§ WHAT IS BEING ASKED
Reproduce exactly the lines beginning with the line that contains "Out of the set" and ending at the final line of the material below.

§ AVAILABLE RECORDS
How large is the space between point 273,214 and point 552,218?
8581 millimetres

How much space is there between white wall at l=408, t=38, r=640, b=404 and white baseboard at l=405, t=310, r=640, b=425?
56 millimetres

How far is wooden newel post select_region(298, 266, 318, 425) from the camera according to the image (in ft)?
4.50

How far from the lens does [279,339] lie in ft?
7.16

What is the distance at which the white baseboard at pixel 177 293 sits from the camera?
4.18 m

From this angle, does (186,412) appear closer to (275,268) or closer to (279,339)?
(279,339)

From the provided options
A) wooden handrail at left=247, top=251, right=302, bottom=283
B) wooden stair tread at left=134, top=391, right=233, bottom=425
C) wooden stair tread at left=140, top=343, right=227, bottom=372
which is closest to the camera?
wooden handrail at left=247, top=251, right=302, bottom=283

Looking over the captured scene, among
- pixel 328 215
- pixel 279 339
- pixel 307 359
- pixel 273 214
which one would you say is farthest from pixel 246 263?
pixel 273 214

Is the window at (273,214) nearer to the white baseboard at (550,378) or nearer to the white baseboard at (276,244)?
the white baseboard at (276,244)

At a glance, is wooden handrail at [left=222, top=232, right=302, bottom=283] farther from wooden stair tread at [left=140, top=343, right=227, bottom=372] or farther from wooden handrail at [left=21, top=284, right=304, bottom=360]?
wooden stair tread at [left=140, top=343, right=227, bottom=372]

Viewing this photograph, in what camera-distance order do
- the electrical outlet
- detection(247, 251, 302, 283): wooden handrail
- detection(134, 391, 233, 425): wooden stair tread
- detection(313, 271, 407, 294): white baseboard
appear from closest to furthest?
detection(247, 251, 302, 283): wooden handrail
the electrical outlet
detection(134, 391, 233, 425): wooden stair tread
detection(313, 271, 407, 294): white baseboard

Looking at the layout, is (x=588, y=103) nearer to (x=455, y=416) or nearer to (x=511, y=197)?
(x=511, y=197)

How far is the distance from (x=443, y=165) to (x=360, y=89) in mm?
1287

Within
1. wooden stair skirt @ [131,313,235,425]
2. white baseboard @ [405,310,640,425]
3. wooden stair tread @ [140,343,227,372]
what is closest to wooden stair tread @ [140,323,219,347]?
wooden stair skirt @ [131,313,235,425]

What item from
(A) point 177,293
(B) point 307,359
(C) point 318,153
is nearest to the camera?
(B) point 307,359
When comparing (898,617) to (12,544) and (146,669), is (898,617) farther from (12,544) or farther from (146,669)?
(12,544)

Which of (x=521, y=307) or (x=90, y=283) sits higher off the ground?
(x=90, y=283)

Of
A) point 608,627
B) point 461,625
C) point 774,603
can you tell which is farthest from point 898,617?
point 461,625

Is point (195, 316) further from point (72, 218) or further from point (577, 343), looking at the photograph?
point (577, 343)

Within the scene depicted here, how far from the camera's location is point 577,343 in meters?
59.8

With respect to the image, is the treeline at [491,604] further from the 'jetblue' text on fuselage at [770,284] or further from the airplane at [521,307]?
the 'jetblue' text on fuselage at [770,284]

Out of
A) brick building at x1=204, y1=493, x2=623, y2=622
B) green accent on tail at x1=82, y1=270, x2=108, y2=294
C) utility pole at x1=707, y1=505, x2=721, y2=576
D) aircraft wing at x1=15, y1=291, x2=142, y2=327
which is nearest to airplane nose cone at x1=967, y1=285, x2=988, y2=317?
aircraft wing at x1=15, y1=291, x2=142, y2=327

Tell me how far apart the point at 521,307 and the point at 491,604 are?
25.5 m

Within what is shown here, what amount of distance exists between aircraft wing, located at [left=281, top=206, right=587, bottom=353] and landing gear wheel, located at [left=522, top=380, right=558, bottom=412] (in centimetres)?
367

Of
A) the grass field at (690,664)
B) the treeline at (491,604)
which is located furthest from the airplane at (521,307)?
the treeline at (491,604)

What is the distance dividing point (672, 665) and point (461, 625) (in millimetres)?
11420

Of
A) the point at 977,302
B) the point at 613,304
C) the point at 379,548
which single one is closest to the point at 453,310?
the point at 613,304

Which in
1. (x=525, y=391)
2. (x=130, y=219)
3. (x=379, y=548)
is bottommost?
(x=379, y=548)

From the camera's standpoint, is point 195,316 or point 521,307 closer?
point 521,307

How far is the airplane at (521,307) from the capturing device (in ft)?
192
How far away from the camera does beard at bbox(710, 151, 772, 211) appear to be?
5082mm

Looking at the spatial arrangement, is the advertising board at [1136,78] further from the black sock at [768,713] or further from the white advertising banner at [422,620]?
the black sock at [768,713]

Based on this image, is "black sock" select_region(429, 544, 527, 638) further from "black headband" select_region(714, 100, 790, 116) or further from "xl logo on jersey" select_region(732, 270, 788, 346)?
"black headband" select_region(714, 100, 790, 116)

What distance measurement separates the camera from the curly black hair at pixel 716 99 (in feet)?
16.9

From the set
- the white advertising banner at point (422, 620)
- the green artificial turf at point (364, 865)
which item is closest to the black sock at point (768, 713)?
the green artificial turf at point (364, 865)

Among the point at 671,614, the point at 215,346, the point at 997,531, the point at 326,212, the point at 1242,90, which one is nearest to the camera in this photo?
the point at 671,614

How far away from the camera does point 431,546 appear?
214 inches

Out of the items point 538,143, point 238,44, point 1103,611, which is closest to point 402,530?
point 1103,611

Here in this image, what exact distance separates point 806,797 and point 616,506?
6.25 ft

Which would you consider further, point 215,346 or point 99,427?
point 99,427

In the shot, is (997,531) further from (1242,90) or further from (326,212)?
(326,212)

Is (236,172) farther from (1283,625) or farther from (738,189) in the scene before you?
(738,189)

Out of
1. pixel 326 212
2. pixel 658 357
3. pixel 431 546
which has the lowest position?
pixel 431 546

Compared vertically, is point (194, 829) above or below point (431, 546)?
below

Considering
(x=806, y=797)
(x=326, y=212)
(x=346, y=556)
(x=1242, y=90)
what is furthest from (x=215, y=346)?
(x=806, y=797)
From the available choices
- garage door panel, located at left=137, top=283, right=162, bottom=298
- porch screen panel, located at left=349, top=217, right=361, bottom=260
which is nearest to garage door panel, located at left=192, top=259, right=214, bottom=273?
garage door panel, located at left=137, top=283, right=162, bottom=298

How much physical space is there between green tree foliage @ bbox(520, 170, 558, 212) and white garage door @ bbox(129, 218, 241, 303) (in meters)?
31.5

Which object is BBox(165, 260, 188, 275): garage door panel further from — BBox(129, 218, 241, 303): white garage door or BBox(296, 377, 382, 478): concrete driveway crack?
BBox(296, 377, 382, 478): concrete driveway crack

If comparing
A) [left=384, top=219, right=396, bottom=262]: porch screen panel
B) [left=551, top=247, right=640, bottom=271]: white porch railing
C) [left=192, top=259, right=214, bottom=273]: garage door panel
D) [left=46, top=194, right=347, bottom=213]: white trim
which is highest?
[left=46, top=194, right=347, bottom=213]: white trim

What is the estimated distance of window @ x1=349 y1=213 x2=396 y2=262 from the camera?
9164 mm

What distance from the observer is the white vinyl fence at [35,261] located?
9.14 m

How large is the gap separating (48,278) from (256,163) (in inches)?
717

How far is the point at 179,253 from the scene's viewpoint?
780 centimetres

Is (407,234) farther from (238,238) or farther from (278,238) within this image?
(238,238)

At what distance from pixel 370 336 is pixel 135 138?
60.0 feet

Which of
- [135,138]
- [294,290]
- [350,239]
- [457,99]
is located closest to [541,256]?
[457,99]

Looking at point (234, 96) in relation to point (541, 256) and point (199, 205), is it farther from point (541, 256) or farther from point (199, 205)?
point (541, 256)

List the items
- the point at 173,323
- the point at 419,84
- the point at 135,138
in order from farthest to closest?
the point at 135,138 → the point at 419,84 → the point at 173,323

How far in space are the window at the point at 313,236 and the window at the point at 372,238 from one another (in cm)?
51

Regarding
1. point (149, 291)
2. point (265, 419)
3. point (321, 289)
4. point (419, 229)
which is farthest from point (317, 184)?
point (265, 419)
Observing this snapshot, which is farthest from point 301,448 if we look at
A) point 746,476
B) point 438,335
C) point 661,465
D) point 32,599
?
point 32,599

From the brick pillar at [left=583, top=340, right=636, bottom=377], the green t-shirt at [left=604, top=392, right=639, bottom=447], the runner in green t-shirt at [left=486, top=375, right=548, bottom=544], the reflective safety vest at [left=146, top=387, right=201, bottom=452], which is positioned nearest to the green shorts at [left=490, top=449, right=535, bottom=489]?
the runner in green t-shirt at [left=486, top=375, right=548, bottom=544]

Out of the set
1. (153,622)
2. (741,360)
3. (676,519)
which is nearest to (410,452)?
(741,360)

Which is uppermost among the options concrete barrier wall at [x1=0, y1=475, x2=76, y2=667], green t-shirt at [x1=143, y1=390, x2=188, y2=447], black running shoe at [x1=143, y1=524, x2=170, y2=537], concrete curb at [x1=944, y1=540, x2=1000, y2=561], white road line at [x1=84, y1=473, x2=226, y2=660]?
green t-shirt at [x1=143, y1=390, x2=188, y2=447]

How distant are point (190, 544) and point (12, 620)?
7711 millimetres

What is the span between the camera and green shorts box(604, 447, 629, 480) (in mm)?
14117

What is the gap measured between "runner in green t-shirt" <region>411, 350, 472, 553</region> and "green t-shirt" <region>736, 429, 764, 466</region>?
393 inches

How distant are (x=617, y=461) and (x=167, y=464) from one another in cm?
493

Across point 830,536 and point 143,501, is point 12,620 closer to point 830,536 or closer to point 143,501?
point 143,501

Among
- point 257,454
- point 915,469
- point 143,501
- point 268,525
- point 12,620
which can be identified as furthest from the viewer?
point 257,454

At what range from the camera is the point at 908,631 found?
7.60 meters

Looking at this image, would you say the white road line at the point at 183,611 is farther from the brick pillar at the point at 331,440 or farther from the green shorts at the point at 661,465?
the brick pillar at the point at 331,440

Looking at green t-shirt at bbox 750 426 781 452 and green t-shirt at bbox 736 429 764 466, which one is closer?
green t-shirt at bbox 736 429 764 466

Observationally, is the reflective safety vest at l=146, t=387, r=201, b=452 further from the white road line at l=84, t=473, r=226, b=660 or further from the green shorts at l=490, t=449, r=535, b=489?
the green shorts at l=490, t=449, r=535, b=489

§ CORRECT RESPONSE
Out of the set
1. (153,622)
2. (741,360)
3. (676,519)
which is nearest to (410,452)?
(741,360)

Which is uppermost among the options concrete barrier wall at [x1=0, y1=475, x2=76, y2=667], green t-shirt at [x1=143, y1=390, x2=188, y2=447], black running shoe at [x1=143, y1=524, x2=170, y2=537], concrete curb at [x1=944, y1=540, x2=1000, y2=561], white road line at [x1=84, y1=473, x2=226, y2=660]?
green t-shirt at [x1=143, y1=390, x2=188, y2=447]

How distant are point (190, 544) and point (12, 620)?
7711 millimetres

What is the span between the camera and green shorts box(604, 447, 629, 480) (in mm)?
14117

What is the gap measured between "runner in green t-shirt" <region>411, 350, 472, 553</region> and "green t-shirt" <region>736, 429, 764, 466</region>?
393 inches

How distant are (x=617, y=461) and (x=167, y=464) from one another in cm?
493

Across point 830,536 and point 143,501, is point 12,620 closer to point 830,536 or closer to point 143,501?
point 143,501

Among
- point 257,454
- point 915,469
- point 143,501
- point 268,525
- point 12,620
which can be identified as furthest from the viewer?
point 257,454

At what range from the camera is the point at 908,631 found?
7.60 meters

Looking at this image, would you say the white road line at the point at 183,611 is farther from the brick pillar at the point at 331,440 or farther from the green shorts at the point at 661,465?
the brick pillar at the point at 331,440

Looking at green t-shirt at bbox 750 426 781 452 and green t-shirt at bbox 736 429 764 466, which one is closer?
green t-shirt at bbox 736 429 764 466

Observationally, is the reflective safety vest at l=146, t=387, r=201, b=452 further from the white road line at l=84, t=473, r=226, b=660 or further from the green shorts at l=490, t=449, r=535, b=489?
the green shorts at l=490, t=449, r=535, b=489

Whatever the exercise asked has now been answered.